How do you implement right‑to‑be‑forgotten across replicas and caches?

Right to be forgotten is the requirement that when a user asks to delete their account or personal data, your system must remove it from every place it lives. That includes primary databases, read replicas, in memory caches, CDNs, search indexes and sometimes logs and backups. In a modern distributed system with many services and regions, this is a non trivial system design problem and a favourite topic in senior system design interviews.

The key idea is simple. You are not allowed to keep data that can identify the user once they ask you to delete it. The hard part is making sure that deletion is complete, consistent, observable and fast enough, without breaking availability or creating privacy regressions.

Why it Matters

Right to be forgotten is not just a product feature. It is a regulatory and trust requirement. Regulations like GDPR and similar privacy laws give users the right to request deletion of their personal data. If your deletion logic only touches the main database but leaves stale profiles in caches or replicas, you are effectively non compliant.

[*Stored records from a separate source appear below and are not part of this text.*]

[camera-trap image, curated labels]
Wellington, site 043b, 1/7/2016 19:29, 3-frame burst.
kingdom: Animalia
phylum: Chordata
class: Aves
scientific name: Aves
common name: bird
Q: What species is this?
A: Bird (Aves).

From a system design interview perspective, this topic is a powerful way for interviewers to test whether you truly understand:

End to end data flows across microservices
Replication and eventual consistency in distributed systems
Cache invalidation strategies in a scalable architecture
The difference between logical delete, hard delete and data retention policies

Candidates who treat deletion as a single SQL delete statement miss the real complexity. Strong candidates talk about identifiers, tombstones, event driven deletion pipelines, replay safety and observability of deletion.

How it Works Step by Step

A practical design for right to be forgotten across replicas and caches usually follows these steps.

Step 1. Model user identity and data surfaces

Start by listing every place where user related data can live. For example

Primary relational database or document store
Read replicas in multiple regions
Caches such as Redis, memcached, application level caches
CDN caches for avatars or profile pages
Search indexes such as Elasticsearch or OpenSearch
Analytics stores and data lake
Queues and streams that may still hold events

Introduce a stable internal user identifier and ensure that every data surface uses this identifier. Without a consistent id, you cannot reliably delete across systems.

Step 2. Introduce a privacy controller service

Create a dedicated privacy or data protection service that owns the deletion workflow. It should expose an API like

POST /users/{userId}/forget

This service receives the request, authenticates and authorises it, records an audit entry, and orchestrates deletion across all stores. Treat this as a long running workflow that may take seconds or minutes to fully complete.

Step 3. Write a deletion request record and tombstone

Before touching any data, write a deletion request record to a durable store keyed by user id. This record should contain

Request time
Legal basis or request origin
Status for each subsystem, for example database, cache, search index

Then write a tombstone record or a logical delete flag for the user in the primary source of truth. This ensures that any later replication or cache fill logic does not resurrect the user data.

Example

users table has a boolean column is_deleted and a timestamp deleted_at
Application code treats any row with is_deleted as non existent for read paths

Step 4. Propagate delete to primary and replicas

Now you perform hard deletion or partial deletion on primary and replicas. There are two common patterns.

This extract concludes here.